O Acampamento Terra Livre (ATL) 2026 reúne milhares de indígenas em Brasília entre 5 e 11 de abril, marcando o Abril Indígena. O tema do ano — “Nosso futuro não está à venda: a resposta somos nós” — sintetiza a defesa dos territórios diante do avanço de grandes empresas, do agronegócio, de mineradoras e de projetos legislativos que ameaçam direitos constitucionais.
Os povos originários estão obrigados a lutar. Os capitalistas e seu governo Lula pretendem seguir a limpeza étnico iniciada pela invasão mercantilista de 1.500.

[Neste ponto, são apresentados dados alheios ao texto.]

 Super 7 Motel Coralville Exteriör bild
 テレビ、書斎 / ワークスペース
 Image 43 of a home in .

Em meio milênio o genocídio contra esses povos nunca foi interrompido. Houve uma brutal perda do território que segue ocupado. Da ínfima parte do território original 76 Terras Indígenas aguardam apenas homologação presidencial; outras 34 dependem de medidas do Ministério da Justiça.
Os povos originários dessas áreas da chamada América Latina enfrentam sozinhos o agronegócio e mineradoras: resistência a projetos que liberam mineração, privatização de rios e exploração econômica sem consulta prévia.

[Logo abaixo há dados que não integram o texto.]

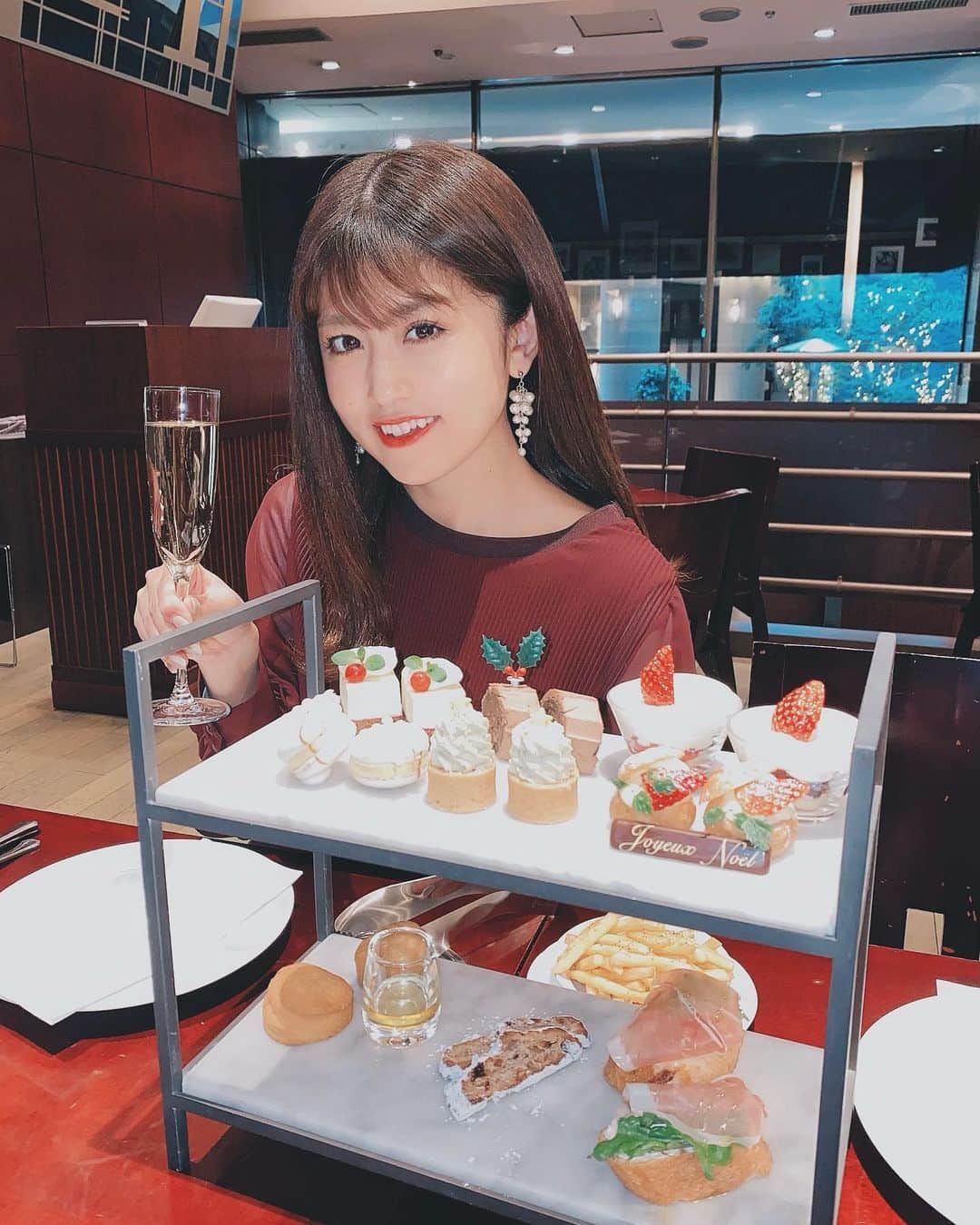 長澤佑香のインスタグラム：「﻿ まりなちゃんとAfternoon tea☕🍰﻿ 明日はまりなちゃんの卒業LIVEだけど﻿ 年内31日まで一緒に活動するよ🥺❤️﻿ ﻿ #afternoontea #christmas #teatime﻿ #idol #japanesegirl #shibuya #sweets」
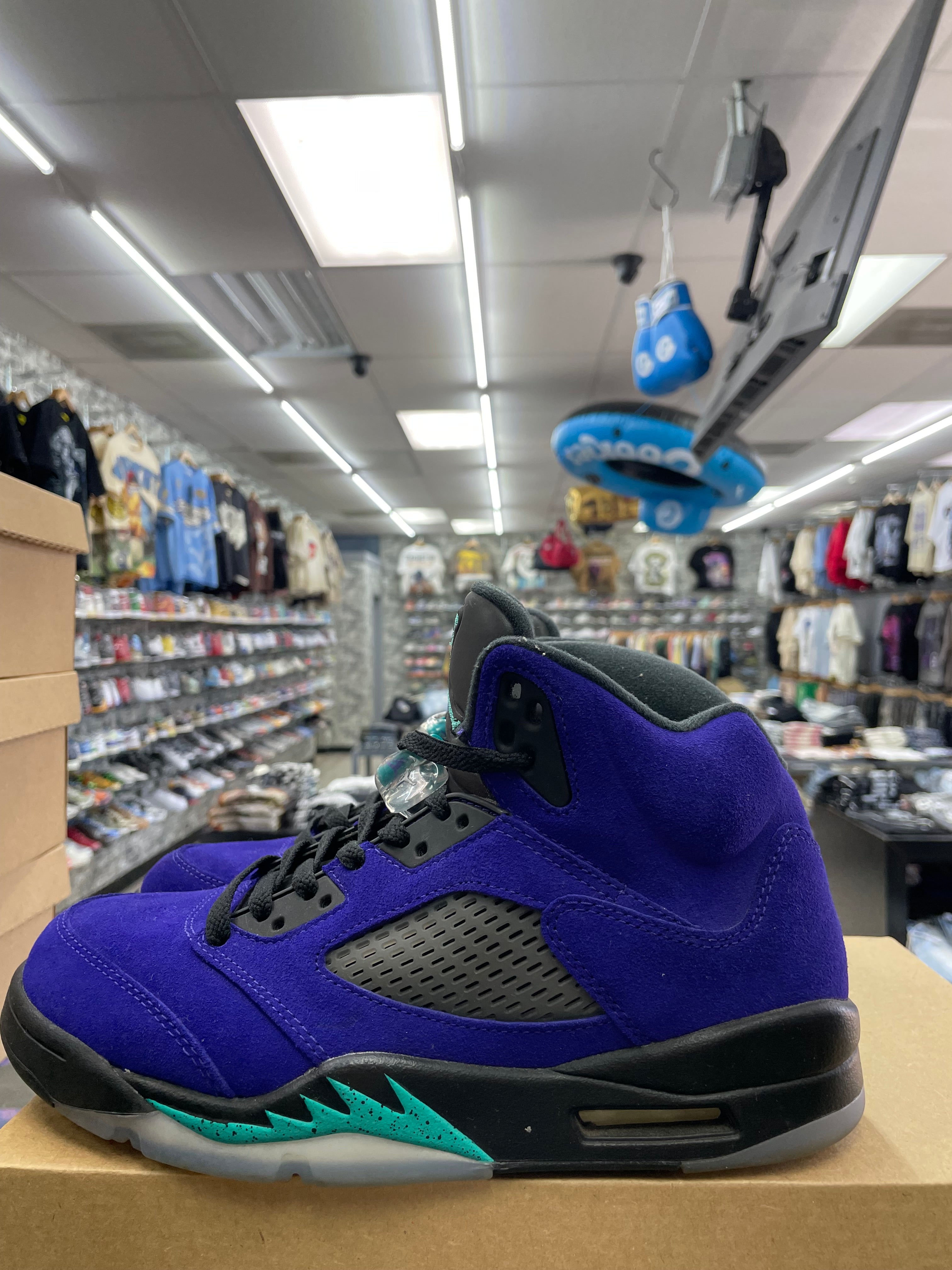 Air Jordan Retro 5 “Alternate Grape” *Size 8.5 Preowned*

Essas mulheres e homens fazem permanentemente denúncias sobre destruição de florestas, contaminação de rios e impactos sobre modos de vida tradicionais. Em todas as vezes perderam suas vidas para fazer valer seus alertas de ataque aos biomas e ao meio ambiente.

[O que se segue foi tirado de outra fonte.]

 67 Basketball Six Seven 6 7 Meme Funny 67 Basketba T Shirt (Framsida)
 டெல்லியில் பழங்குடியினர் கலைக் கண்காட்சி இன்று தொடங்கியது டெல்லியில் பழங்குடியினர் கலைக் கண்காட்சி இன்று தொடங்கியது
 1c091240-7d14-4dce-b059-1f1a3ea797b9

Sua organização durante essa luta secular levanta a reivindicação de uma Comissão Nacional Indígena da Verdade para investigar violações durante a ditadura militar. Exigem também medidas que permita o fortalecimento de candidaturas indígenas nas eleições de 2026.
Apoie essa lutas desses verdadeiros heróis

- Mobilizações recentes que reforçam a luta Ocupação da Cargill em Santarém (PA), que pressionou pela revogação de decreto que favorecia privatização de rios.
- Ocupação da Funai em Altamira (PA) por mulheres indígenas contra a mineradora Belo Sun.
- Atuação forte na COP30, denunciando retrocessos ambientais e exigindo protagonismo indígena.
- Resistem há séculos contra invasões e destruição ambiental.
- Rejeitam obras e projetos impostos sem consulta.
- Denunciam a apropriação cultural e a violência contra mulheres.
- Afirmam que proteger seus territórios é proteger a soberania e o futuro do Brasil.
- Pretendem “aldear a política”, ou seja, ocupar espaços de decisão para barrar retrocessos.
Por que essa luta importa
A defesa dos territórios indígenas é apresentada como: essencial para a preservação ambiental, fundamental para a diversidade cultural do país e uma barreira contra modelos econômicos que geram devastação e desigualdade.
Este ano, vamos aldear a política e derrotar o Congresso Inimigo do Povo. Nossos peitos e nossos maracás estão prontos para enfrentar qualquer ameaça. Este ano, onde ecoar a voz indígena, vocês irão lembrar da força verdadeira do POVO BRASILEIRO.